[INPUT DATA Boundary: Start]

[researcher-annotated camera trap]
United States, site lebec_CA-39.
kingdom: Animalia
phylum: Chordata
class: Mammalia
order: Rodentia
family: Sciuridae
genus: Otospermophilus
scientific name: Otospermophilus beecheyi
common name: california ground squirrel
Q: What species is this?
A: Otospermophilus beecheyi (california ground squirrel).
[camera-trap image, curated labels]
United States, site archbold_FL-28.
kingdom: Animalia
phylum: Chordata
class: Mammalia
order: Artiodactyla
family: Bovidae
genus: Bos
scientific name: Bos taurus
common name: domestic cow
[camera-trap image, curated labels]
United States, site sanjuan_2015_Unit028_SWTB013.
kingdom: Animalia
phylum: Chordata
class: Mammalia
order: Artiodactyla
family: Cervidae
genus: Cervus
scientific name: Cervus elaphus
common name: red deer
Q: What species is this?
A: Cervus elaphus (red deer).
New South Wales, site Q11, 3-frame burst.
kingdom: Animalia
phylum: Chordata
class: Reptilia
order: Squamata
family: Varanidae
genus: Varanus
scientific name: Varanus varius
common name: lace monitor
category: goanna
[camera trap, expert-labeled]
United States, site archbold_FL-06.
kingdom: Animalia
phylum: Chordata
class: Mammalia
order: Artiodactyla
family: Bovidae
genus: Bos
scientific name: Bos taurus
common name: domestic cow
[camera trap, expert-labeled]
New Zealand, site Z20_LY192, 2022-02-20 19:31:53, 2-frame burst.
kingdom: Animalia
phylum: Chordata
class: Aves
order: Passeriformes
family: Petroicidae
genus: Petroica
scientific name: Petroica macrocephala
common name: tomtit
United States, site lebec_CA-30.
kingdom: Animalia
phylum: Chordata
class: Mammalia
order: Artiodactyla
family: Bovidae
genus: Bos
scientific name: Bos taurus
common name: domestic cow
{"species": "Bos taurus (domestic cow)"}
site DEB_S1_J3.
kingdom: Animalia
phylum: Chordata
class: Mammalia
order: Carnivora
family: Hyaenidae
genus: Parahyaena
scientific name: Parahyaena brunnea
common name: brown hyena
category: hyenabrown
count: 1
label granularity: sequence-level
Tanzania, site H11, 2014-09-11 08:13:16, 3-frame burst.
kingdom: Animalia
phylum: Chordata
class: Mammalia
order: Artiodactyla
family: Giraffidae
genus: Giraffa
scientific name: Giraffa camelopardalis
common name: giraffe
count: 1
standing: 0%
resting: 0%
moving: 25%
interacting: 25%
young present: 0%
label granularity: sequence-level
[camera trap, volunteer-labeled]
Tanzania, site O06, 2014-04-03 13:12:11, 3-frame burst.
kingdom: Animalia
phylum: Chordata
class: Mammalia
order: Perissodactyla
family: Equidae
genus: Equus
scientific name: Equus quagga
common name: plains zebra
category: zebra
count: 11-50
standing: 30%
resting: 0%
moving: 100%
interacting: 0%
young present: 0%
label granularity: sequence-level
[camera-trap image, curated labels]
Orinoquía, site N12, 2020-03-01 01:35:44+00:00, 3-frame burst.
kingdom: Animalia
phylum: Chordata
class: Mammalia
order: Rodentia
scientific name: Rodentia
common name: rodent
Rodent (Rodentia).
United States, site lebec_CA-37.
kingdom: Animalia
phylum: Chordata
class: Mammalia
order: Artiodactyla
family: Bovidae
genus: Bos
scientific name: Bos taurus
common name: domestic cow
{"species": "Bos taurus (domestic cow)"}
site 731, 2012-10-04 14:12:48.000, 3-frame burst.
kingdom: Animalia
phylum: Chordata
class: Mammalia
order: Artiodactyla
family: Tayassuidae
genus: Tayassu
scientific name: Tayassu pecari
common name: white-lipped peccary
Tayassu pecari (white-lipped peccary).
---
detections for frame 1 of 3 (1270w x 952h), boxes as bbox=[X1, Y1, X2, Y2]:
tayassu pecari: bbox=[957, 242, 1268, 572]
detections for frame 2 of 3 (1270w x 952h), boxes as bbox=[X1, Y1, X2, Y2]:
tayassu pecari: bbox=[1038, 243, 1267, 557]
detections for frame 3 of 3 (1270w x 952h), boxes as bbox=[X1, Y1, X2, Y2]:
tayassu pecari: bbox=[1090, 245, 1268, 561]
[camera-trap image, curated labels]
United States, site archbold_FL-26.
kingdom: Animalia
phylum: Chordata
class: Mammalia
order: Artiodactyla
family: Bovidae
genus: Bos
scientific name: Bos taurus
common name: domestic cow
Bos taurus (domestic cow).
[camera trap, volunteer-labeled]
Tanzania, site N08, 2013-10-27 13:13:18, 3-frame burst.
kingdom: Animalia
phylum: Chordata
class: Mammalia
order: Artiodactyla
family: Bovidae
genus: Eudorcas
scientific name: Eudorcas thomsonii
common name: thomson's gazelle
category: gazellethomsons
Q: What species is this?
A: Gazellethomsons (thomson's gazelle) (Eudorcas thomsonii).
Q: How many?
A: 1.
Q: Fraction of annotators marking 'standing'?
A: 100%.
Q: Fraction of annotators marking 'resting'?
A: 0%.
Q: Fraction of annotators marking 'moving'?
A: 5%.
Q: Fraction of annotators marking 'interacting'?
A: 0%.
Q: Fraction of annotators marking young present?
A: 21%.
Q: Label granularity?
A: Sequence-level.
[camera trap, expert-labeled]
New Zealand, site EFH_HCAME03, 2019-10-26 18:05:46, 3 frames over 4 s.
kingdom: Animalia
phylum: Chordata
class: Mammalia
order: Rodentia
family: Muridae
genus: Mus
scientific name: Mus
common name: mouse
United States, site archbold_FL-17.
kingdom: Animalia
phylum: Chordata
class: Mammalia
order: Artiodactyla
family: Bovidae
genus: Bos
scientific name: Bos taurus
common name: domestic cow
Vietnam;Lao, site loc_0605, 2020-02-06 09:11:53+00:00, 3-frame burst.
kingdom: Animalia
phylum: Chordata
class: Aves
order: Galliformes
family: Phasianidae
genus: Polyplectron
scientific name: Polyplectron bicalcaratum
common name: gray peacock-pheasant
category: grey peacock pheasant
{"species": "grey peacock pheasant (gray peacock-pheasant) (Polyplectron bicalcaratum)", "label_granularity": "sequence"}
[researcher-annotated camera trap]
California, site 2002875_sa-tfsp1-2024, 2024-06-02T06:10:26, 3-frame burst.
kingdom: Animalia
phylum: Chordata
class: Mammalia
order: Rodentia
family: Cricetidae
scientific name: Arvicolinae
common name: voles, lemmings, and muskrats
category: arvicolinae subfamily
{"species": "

[INPUT DATA Boundary: End]

Every line from the top of the material above through the line holding "genus: Varanus" should be reproduced word for word, and nothing beyond it.

REPLY TO THE TASK:
[researcher-annotated camera trap]
United States, site lebec_CA-39.
kingdom: Animalia
phylum: Chordata
class: Mammalia
order: Rodentia
family: Sciuridae
genus: Otospermophilus
scientific name: Otospermophilus beecheyi
common name: california ground squirrel
Q: What species is this?
A: Otospermophilus beecheyi (california ground squirrel).
[camera-trap image, curated labels]
United States, site archbold_FL-28.
kingdom: Animalia
phylum: Chordata
class: Mammalia
order: Artiodactyla
family: Bovidae
genus: Bos
scientific name: Bos taurus
common name: domestic cow
[camera-trap image, curated labels]
United States, site sanjuan_2015_Unit028_SWTB013.
kingdom: Animalia
phylum: Chordata
class: Mammalia
order: Artiodactyla
family: Cervidae
genus: Cervus
scientific name: Cervus elaphus
common name: red deer
Q: What species is this?
A: Cervus elaphus (red deer).
New South Wales, site Q11, 3-frame burst.
kingdom: Animalia
phylum: Chordata
class: Reptilia
order: Squamata
family: Varanidae
genus: Varanus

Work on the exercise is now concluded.